Il giovane è vagabondo,
versatile, amico del nuovo e dell'inaspettato.
Il vecchio è abitudianario
e gode nel fare le stesse cose alle stesse ore, di rivedere le stesse
persone allo stesso tavolino del caffé, di
trovare al mattino sullo scrittoio ogni cosa all'usato posto.
Dall'ordine delle cose e
del tempo egli trae un inconscio augurio, che anche in lui le funzioni
tutte camminino regolarmente, che il pendolo
misuri esattamente l'ordine dei suoi piaceri, delle sue occupazioni.
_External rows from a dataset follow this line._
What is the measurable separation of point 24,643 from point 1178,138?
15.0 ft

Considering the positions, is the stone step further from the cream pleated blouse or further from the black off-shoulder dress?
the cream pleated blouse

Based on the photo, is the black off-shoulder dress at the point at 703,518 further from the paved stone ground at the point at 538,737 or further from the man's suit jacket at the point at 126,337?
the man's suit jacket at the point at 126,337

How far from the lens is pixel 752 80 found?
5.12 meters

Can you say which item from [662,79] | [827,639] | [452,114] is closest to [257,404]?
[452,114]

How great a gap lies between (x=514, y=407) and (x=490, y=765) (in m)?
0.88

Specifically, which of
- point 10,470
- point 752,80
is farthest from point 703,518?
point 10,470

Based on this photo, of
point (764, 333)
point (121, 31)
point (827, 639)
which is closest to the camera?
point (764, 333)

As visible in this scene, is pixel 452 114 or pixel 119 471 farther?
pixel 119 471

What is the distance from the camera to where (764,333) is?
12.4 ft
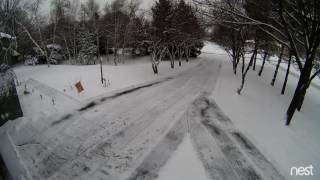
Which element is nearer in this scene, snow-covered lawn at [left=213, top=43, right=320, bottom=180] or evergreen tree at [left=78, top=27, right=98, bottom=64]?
snow-covered lawn at [left=213, top=43, right=320, bottom=180]

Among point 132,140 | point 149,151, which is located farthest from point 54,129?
point 149,151

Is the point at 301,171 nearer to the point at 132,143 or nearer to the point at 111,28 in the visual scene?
the point at 132,143

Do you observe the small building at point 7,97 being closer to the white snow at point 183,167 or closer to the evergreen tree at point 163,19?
the white snow at point 183,167

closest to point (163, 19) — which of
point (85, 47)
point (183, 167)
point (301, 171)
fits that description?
point (183, 167)

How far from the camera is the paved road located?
17.4 feet

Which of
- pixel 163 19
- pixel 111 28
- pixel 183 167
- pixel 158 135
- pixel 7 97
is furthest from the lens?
pixel 111 28

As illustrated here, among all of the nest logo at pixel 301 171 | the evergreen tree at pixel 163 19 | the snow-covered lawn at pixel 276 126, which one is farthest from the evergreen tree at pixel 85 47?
the nest logo at pixel 301 171

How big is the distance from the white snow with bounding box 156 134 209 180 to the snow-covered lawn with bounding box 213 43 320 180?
2113 millimetres

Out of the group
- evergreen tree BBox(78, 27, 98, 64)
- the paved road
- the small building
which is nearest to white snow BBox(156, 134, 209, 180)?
the paved road

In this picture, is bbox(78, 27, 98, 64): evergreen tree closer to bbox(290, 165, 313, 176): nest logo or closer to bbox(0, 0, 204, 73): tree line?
bbox(0, 0, 204, 73): tree line

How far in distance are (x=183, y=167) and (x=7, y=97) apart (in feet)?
23.4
Il vecchio non ama le sorprese, perché sono per lui urti
improvvisi, che gli danno una scossa troppo forte. Ama invece il ripetersi preciso delle stesse cose alle
stesse ore; e quando l'appetito, la
sete, la voglia di fumare lo chiamano all'ora consueta e precisa, egli è felice di constatare l'armonia perfetta
di lui con le cose che lo circondano.
La simmetria vuol dire per
lui salute, la puntualità nei ritrovi
vuol dire galateo; il tic-tac del
pendolo poi non dice a lui le
desolanti parole, che mormorava all'orecchio del grande poeta americano:
ever never (sempre, mai); ma
proclama a voce sommessa, che l'ordine regna dappertutto: in cielo e in terra,
in casa e fuori, nel territorio del suo lo come nella gran patria, di cui è
cittadino.
Curar la simmetria,
mantener l'ordine, sono occupazioni carissime e quotidiane del vecchio;
son gioie che il giovane ignora quasi sempre e gode soltanto, quando una
vecchiaia precoce gli toglie le allegrezze
della propria età per dargli in cambio quelle della vecchiaia.